> [Text]
The tables also include a simple look-up Oxygen Toxicity Table for both Unit Pulmonary Toxicity Dose (UPTD) and Central Nervous System percentage (CNS%).
Another table allows the user to look up the partial pressure of oxygen (ppO2) for any combination of depth and nitrox mix.
The Student's Course Pack also includes a Nitrox Dive Conduct Slate. As with all the new BSAC nitrox materials, including cylinder stickers, the tables are finished in a characteristic "nitrox yellow and green".
All decisions on use of mixes at varying maximum depths, whether as straight breathing gases or as decompression mixes, have been determined around a set point of a maximum 1.4 bar ppO2.
If all this sounds complicated, I should point out that for a competently trained and open-minded air diver, the additional information needed to use nitrox is extremely straightforward.
Both of these BSAC courses are to the point, devoid of mumbo-jumbo, and readily applicable to diving in the real world.
You need a BSAC Sports Diver qualification to embark on the Nitrox Diver course, which at 70 includes a day of theory, an optional "taste nitrox" dive, registration, certification, student notebook and the tables.
Dive Leaders and above who hold the BSAC Nitrox Diver certification qualify for the Advanced Nitrox Diver course. This takes two days: one of theory and one of diving. It costs £100 and includes student notebook and certification.
The practical session includes two dives concentrating on gas-switching techniques, buoyancy and depth disciplines, and decompression techniques. The second dive is something of an assessment.
Those with a Dive Leader qualification and above but no nitrox certification can combine both courses over two days for £130.
Courses in development include BSAC Extended Range Diver, using gases up to nitrox 80 as a decompression gas in conjunction with air (nitrox 21) to increase safety in the deeper depth ranges now being explored by some divers.
For further details check with your local BSAC Diving School or Regional Coach.
Why use nitrox?

> [Given records]
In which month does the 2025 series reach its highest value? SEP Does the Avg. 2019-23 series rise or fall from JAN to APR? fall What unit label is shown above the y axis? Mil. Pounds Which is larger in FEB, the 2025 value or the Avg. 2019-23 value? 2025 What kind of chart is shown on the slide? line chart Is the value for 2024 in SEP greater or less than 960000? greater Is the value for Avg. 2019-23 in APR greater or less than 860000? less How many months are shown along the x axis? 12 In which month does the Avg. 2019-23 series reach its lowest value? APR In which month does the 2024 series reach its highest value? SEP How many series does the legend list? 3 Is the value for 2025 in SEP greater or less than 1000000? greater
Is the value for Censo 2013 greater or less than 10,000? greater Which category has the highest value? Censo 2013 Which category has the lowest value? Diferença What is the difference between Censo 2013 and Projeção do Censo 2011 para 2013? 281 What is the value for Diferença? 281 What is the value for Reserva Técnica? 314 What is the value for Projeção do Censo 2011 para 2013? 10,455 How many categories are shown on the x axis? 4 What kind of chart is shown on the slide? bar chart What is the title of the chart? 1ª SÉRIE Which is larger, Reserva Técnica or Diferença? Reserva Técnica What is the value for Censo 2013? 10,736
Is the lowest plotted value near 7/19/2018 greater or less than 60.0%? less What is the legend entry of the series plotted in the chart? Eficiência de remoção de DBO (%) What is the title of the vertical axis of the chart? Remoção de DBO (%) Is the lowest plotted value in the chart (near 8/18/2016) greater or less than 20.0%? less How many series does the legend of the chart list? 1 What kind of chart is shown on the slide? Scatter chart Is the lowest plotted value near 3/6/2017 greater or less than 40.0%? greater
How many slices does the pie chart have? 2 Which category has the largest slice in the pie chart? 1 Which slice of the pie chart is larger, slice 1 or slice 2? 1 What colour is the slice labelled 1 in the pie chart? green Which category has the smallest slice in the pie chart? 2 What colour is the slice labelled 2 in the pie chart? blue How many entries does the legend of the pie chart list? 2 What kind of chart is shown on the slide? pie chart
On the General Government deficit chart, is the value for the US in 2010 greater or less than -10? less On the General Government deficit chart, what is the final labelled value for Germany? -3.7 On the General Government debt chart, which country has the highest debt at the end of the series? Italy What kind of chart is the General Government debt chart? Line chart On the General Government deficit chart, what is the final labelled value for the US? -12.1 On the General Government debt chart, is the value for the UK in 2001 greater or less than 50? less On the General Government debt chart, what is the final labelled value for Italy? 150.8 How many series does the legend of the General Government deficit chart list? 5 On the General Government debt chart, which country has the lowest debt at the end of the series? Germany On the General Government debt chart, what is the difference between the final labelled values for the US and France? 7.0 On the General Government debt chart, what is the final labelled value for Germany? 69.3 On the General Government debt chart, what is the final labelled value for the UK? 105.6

> [What needs to be done] Rewrite the passage of the nitrox training text starting at "You need a BSAC" and ending at "notebook and certification.", swapping "student notebook" for "course manual".

> [Answer to this task]
You need a BSAC Sports Diver qualification to embark on the Nitrox Diver course, which at 70 includes a day of theory, an optional "taste nitrox" dive, registration, certification, course manual and the tables.
Dive Leaders and above who hold the BSAC Nitrox Diver certification qualify for the Advanced Nitrox Diver course. This takes two days: one of theory and one of diving. It costs £100 and includes course manual and certification.